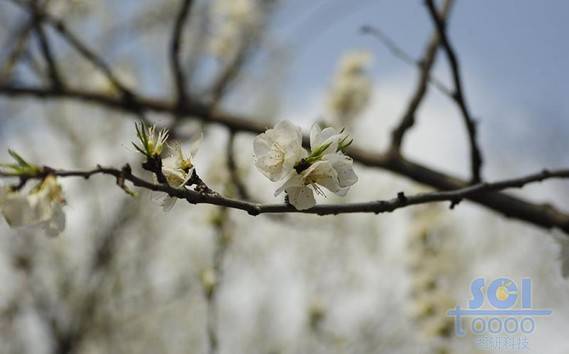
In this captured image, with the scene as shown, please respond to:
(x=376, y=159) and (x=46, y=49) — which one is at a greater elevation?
(x=46, y=49)

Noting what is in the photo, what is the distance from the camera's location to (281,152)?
1015mm

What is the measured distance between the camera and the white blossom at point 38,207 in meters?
1.01

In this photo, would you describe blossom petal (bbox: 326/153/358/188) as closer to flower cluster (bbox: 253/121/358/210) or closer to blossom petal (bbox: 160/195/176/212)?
flower cluster (bbox: 253/121/358/210)

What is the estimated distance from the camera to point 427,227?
13.2 ft

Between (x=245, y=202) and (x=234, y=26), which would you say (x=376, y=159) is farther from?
(x=234, y=26)

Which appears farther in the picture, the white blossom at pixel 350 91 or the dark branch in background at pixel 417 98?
the white blossom at pixel 350 91

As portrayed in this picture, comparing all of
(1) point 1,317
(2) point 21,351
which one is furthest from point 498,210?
(2) point 21,351

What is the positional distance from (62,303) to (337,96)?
3973mm

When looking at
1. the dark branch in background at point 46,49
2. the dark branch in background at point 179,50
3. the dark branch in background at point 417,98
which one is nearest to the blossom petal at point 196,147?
the dark branch in background at point 417,98

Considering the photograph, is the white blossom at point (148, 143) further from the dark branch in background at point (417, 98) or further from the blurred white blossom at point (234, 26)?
the blurred white blossom at point (234, 26)

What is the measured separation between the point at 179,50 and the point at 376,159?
98cm

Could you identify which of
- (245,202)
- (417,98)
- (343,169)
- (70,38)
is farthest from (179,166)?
(70,38)

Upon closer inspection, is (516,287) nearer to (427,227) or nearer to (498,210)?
(498,210)

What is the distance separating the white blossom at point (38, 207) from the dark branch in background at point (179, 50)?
161cm
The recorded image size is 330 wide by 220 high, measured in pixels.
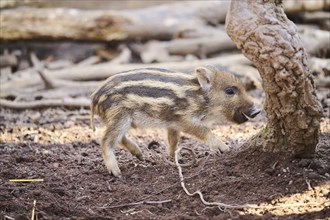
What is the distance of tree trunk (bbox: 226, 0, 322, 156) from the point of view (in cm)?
466

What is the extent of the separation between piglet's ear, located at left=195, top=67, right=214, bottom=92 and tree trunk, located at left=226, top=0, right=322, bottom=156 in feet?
4.09

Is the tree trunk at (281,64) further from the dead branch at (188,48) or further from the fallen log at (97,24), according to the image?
the fallen log at (97,24)

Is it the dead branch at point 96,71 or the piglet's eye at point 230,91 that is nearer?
the piglet's eye at point 230,91

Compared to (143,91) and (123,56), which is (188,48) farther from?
(143,91)

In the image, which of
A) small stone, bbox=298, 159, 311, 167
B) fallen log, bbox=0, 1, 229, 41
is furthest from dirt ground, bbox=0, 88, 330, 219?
fallen log, bbox=0, 1, 229, 41

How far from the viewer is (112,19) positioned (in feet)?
37.1

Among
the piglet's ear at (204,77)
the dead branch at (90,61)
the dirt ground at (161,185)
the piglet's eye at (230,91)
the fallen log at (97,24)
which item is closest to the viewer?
the dirt ground at (161,185)

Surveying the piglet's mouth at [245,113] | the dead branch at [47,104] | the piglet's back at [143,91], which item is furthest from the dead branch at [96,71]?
the piglet's back at [143,91]

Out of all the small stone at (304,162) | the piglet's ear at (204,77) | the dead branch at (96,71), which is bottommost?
the dead branch at (96,71)

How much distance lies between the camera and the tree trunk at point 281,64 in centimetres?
466

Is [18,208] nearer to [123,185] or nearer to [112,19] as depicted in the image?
[123,185]

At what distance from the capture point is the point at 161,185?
17.1 ft

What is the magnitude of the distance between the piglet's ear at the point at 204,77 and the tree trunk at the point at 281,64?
49.1 inches

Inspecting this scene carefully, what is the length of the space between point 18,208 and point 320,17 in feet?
28.3
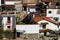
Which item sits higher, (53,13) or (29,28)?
(53,13)

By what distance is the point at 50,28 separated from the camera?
471 inches

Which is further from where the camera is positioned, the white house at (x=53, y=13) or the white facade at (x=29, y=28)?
the white house at (x=53, y=13)

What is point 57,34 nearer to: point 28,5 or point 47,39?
point 47,39

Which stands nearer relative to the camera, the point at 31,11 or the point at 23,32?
the point at 23,32

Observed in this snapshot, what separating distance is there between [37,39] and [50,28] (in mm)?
1461

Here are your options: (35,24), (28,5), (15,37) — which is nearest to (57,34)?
(35,24)

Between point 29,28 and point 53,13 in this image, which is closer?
point 29,28

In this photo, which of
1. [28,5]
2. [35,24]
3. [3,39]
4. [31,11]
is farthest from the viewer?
[28,5]

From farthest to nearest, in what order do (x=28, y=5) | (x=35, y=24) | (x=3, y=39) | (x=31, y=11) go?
(x=28, y=5)
(x=31, y=11)
(x=35, y=24)
(x=3, y=39)

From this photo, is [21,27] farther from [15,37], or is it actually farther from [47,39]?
[47,39]

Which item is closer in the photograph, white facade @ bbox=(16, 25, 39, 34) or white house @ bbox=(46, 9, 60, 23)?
white facade @ bbox=(16, 25, 39, 34)

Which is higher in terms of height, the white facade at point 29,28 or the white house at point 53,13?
the white house at point 53,13

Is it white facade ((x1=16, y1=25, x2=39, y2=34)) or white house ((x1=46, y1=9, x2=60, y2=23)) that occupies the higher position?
white house ((x1=46, y1=9, x2=60, y2=23))

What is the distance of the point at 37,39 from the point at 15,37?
3.23 feet
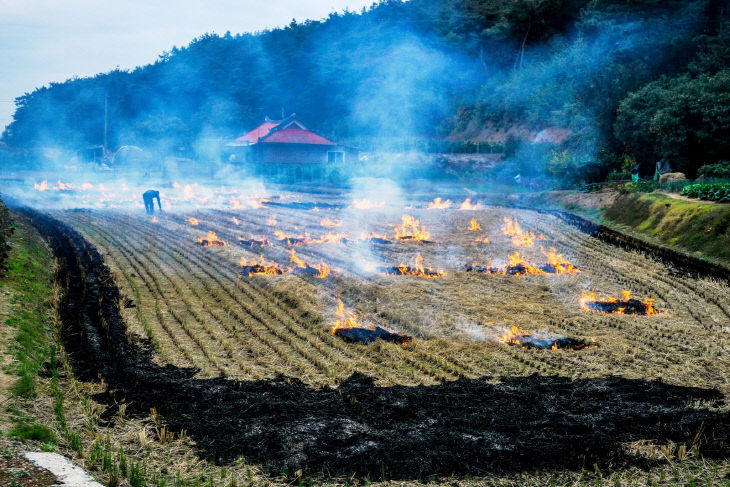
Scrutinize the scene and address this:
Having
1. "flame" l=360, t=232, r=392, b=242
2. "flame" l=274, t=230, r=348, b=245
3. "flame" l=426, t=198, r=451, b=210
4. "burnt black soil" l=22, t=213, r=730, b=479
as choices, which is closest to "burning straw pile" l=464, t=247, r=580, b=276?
"flame" l=360, t=232, r=392, b=242

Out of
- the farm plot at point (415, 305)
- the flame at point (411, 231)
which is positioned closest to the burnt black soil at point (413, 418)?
the farm plot at point (415, 305)

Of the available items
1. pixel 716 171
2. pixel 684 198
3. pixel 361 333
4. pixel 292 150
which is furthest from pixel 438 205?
pixel 292 150

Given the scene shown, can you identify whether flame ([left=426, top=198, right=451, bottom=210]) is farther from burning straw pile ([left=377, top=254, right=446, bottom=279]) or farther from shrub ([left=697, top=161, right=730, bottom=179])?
burning straw pile ([left=377, top=254, right=446, bottom=279])

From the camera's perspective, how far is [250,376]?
28.9ft

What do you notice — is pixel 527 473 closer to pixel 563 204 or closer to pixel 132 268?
pixel 132 268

Problem details – Give every record again exactly, apart from the pictures, which stay out.

Reply –
In this captured image, with the scene as shown, please respond to:
(x=376, y=159) and (x=46, y=49) — which one is at a greater elevation?
(x=46, y=49)

Noting what is in the photo, what is the distance from the camera's location to (281,152)?
1015mm

What is the measured distance between the camera and the white blossom at point 38,207 in meters?
1.01

In this photo, would you describe blossom petal (bbox: 326/153/358/188) as closer to flower cluster (bbox: 253/121/358/210) or closer to blossom petal (bbox: 160/195/176/212)?
flower cluster (bbox: 253/121/358/210)

What is the estimated distance from the camera to point 427,227?
13.2 ft

Between (x=245, y=202) and (x=234, y=26), which would you say (x=376, y=159) is farther from?
(x=234, y=26)

Which appears farther in the picture, the white blossom at pixel 350 91 or the dark branch in background at pixel 417 98?
the white blossom at pixel 350 91

As portrayed in this picture, comparing all of
(1) point 1,317
(2) point 21,351
which one is furthest from point 498,210?
(2) point 21,351

What is the positional distance from (62,303) to (337,96)?
3973mm

When looking at
1. the dark branch in background at point 46,49
2. the dark branch in background at point 179,50
3. the dark branch in background at point 417,98
which one is nearest to the blossom petal at point 196,147?
the dark branch in background at point 417,98

Considering the photograph, is the white blossom at point (148, 143) further from the dark branch in background at point (417, 98) or further from the blurred white blossom at point (234, 26)?
the blurred white blossom at point (234, 26)

What is the measured separation between the point at 179,50 and the point at 376,159?
98cm

Could you identify which of
- (245,202)
- (417,98)
- (343,169)
- (70,38)
is farthest from (179,166)?
(70,38)

Upon closer inspection, is (516,287) nearer to (427,227) or nearer to (498,210)?
(498,210)

What is the distance separating the white blossom at point (38, 207) from the dark branch in background at point (179, 50)?
161cm
The recorded image size is 330 wide by 220 high, measured in pixels.
What is the distance of tree trunk (bbox: 226, 0, 322, 156) from the point of view (in cm)?
466

What is the extent of the separation between piglet's ear, located at left=195, top=67, right=214, bottom=92 and tree trunk, located at left=226, top=0, right=322, bottom=156 in feet?
4.09

Is the tree trunk at (281,64) further from the dead branch at (188,48) or further from the fallen log at (97,24), according to the image?
the fallen log at (97,24)

Is it the dead branch at point 96,71 or the piglet's eye at point 230,91 that is nearer?
the piglet's eye at point 230,91

Compared to (143,91) and (123,56), which is (188,48) farther from?
(143,91)

In the image, which of
A) small stone, bbox=298, 159, 311, 167
B) fallen log, bbox=0, 1, 229, 41
is furthest from dirt ground, bbox=0, 88, 330, 219?
fallen log, bbox=0, 1, 229, 41

How far from the viewer is (112,19) positioned (in feet)?
37.1

Among
the piglet's ear at (204,77)
the dead branch at (90,61)
the dirt ground at (161,185)
the piglet's eye at (230,91)
the fallen log at (97,24)
which item is closest to the viewer?
the dirt ground at (161,185)

Surveying the piglet's mouth at [245,113] | the dead branch at [47,104] | the piglet's back at [143,91], which item is furthest from the dead branch at [96,71]?
the piglet's back at [143,91]

Out of all the small stone at (304,162) | the piglet's ear at (204,77) | the dead branch at (96,71), which is bottommost?
the dead branch at (96,71)

How much distance lies between the camera and the tree trunk at point 281,64 in centimetres?
466

Is [18,208] nearer to [123,185] or nearer to [112,19] as depicted in the image?
[123,185]

At what distance from the capture point is the point at 161,185?
17.1 ft

What is the magnitude of the distance between the piglet's ear at the point at 204,77 and the tree trunk at the point at 281,64?
49.1 inches

Inspecting this scene carefully, what is the length of the space between point 18,208 and point 320,17 in feet?
28.3
Which item sits higher, (53,13) or (29,28)?
(53,13)

By what distance is the point at 50,28 separated from the camera?
471 inches

Which is further from where the camera is positioned, the white house at (x=53, y=13) or the white facade at (x=29, y=28)?
the white house at (x=53, y=13)

What is point 57,34 nearer to: point 28,5 or point 47,39?
point 47,39

Which stands nearer relative to the camera, the point at 31,11 or the point at 23,32?
the point at 23,32

Observed in this snapshot, what separating distance is there between [37,39] and [50,28] (in mm)?
1461

Here are your options: (35,24), (28,5), (15,37) — which is nearest to (57,34)?
(35,24)

Between point 29,28 and point 53,13 in this image, which is closer?
point 29,28

In this photo, which of
1. [28,5]
2. [35,24]
3. [3,39]
4. [31,11]
is farthest from the viewer?
[28,5]

From farthest to nearest, in what order do (x=28, y=5) | (x=35, y=24) | (x=3, y=39) | (x=31, y=11) go?
(x=28, y=5)
(x=31, y=11)
(x=35, y=24)
(x=3, y=39)

From this photo, is [21,27] farther from [15,37], or is it actually farther from [47,39]?
[47,39]

Which item is closer in the photograph, white facade @ bbox=(16, 25, 39, 34) or white house @ bbox=(46, 9, 60, 23)?
white facade @ bbox=(16, 25, 39, 34)

Which is higher in terms of height, the white facade at point 29,28 or the white house at point 53,13?
the white house at point 53,13

Is it white facade ((x1=16, y1=25, x2=39, y2=34)) or white house ((x1=46, y1=9, x2=60, y2=23)) that occupies the higher position?
white house ((x1=46, y1=9, x2=60, y2=23))

What is the distance of the point at 37,39 from the point at 15,37?
3.23 feet
Scrutinize the scene and address this:
Having
1. "flame" l=360, t=232, r=392, b=242
2. "flame" l=274, t=230, r=348, b=245
3. "flame" l=426, t=198, r=451, b=210
4. "burnt black soil" l=22, t=213, r=730, b=479
as choices, which is closest to "burning straw pile" l=464, t=247, r=580, b=276?
"flame" l=360, t=232, r=392, b=242

Out of
- the farm plot at point (415, 305)
- the flame at point (411, 231)
which is positioned closest to the burnt black soil at point (413, 418)?
the farm plot at point (415, 305)

Of the available items
1. pixel 716 171
2. pixel 684 198
3. pixel 361 333
4. pixel 292 150
which is furthest from pixel 438 205?
pixel 292 150

Given the scene shown, can you identify whether flame ([left=426, top=198, right=451, bottom=210]) is farther from burning straw pile ([left=377, top=254, right=446, bottom=279]) or farther from shrub ([left=697, top=161, right=730, bottom=179])?
burning straw pile ([left=377, top=254, right=446, bottom=279])

From the camera's perspective, how far is [250,376]?
28.9ft

What do you notice — is pixel 527 473 closer to pixel 563 204 or closer to pixel 132 268?
pixel 132 268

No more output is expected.